A scatternet is an ad hoc network formed between two or more piconets (independent Bluetooth networks made up of one parent device and up to seven active child devices) in proximity. A scatternet allows its constituent devices to communicate with others that are not in their vicinity by having some devices act as “bridges” between piconets.
Due to the limitations of Bluetooth, scatternets do not have many practical applications today. However, researchers are exploring the future possibilities of scatternets for ad hoc communications between devices and robots.

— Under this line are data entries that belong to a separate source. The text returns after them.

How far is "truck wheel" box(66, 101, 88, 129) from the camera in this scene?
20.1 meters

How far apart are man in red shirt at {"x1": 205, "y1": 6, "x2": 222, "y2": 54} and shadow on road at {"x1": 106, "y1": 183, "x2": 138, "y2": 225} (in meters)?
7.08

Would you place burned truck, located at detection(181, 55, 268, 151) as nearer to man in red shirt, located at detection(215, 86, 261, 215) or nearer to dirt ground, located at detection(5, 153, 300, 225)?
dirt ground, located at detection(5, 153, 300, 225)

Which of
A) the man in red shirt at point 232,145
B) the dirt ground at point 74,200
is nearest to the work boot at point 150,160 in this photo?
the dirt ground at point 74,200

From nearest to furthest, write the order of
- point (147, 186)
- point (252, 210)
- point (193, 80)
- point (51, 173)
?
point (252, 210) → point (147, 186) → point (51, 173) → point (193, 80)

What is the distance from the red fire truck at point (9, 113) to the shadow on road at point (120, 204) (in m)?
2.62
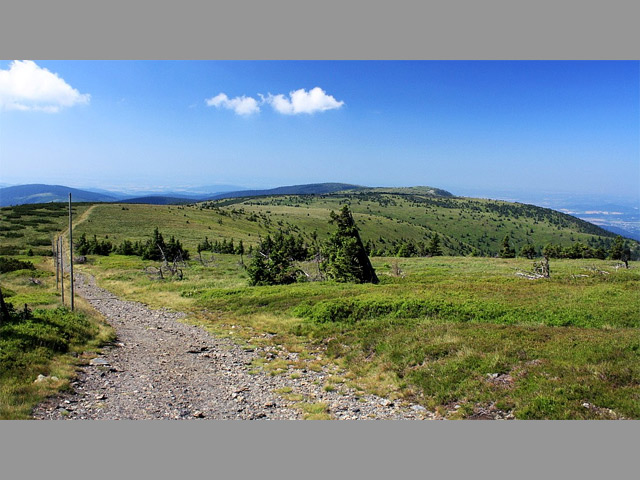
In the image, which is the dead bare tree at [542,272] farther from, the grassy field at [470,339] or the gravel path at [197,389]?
the gravel path at [197,389]

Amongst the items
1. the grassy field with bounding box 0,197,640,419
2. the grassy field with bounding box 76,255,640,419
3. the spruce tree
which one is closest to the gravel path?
the grassy field with bounding box 0,197,640,419

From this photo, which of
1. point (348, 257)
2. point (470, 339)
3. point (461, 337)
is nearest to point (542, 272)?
point (348, 257)

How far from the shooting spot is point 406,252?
92812mm

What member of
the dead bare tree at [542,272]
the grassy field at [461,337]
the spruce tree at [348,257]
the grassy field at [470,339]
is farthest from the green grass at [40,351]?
the dead bare tree at [542,272]

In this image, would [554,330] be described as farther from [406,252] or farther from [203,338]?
[406,252]

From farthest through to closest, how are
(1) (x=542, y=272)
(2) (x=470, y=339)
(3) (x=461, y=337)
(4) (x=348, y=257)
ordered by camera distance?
(1) (x=542, y=272)
(4) (x=348, y=257)
(3) (x=461, y=337)
(2) (x=470, y=339)

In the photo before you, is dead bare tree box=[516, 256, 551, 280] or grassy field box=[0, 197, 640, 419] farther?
dead bare tree box=[516, 256, 551, 280]

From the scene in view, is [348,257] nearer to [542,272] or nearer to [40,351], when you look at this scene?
[542,272]

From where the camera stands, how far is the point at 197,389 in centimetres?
1028

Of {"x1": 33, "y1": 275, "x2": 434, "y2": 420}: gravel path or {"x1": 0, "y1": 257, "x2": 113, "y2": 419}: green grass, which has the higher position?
{"x1": 0, "y1": 257, "x2": 113, "y2": 419}: green grass

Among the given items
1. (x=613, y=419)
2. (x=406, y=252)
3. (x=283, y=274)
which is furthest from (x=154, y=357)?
(x=406, y=252)

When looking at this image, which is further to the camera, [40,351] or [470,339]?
[470,339]

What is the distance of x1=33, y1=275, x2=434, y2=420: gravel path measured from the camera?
28.6 feet

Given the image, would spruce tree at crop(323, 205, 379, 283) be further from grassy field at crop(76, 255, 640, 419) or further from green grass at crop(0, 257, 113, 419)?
green grass at crop(0, 257, 113, 419)
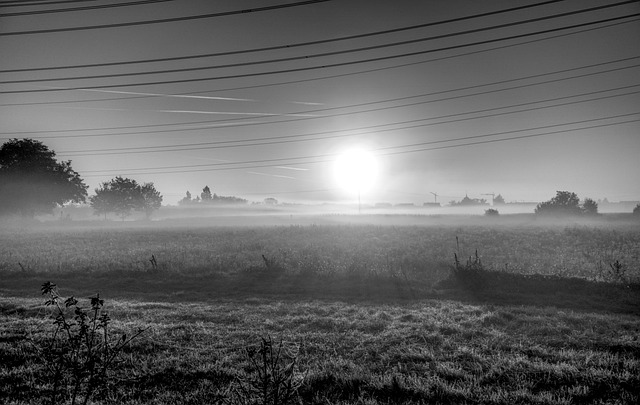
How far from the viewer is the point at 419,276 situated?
18.5 m

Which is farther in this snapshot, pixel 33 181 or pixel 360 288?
pixel 33 181

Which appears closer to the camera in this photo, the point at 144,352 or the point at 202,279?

In the past, “parent” devices in piconets were referred to as “master” devices, while “child” devices were called “slave” devices. These terms are very controversial today, with many experts preferring to adopt alternate terms to describe the relationship. Nevertheless, you may encounter this terminology while browsing old research, guides, and articles.
How a scatternet works
- Individual piconets are formed, each having a parent device and a set of active child devices. The piconet operates on a specific frequency-hopping pattern and timing controlled by the parent. Parent devices manage the communication in their piconet, with child devices following their instructions.
- Devices on different piconets scan for other Bluetooth-enabled devices within their range using inquiry procedures (a process known as device discovery).

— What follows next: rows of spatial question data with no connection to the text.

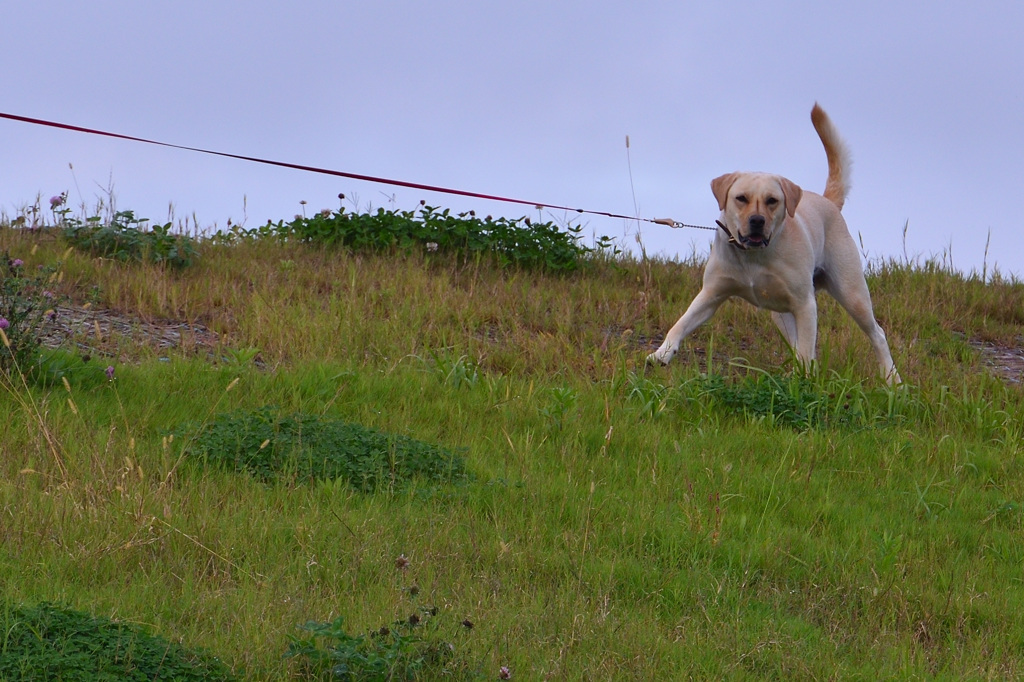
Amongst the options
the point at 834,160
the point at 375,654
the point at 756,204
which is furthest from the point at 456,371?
the point at 834,160

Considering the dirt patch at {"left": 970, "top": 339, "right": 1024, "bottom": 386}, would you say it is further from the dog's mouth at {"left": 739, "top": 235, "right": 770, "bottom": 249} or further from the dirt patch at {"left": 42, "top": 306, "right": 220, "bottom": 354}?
the dirt patch at {"left": 42, "top": 306, "right": 220, "bottom": 354}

- Upon discovery, the device wanting to connect sends a paging request to the target. If it receives a positive response, the device establishes a connection for communications.
- Some devices in each piconet are designated as “bridges“ to relay data between piconets. These devices play the role of a parent in one piconet and a child in another. Since each piconet operates on its own frequency-hopping pattern, the bridges must synchronize the hopping patterns of the piconets they connect.
- When a device in one piconet wants to send data to a device in another piconet, it sends the data to the bridge device, which then relays the data to the destination device in the other piconet.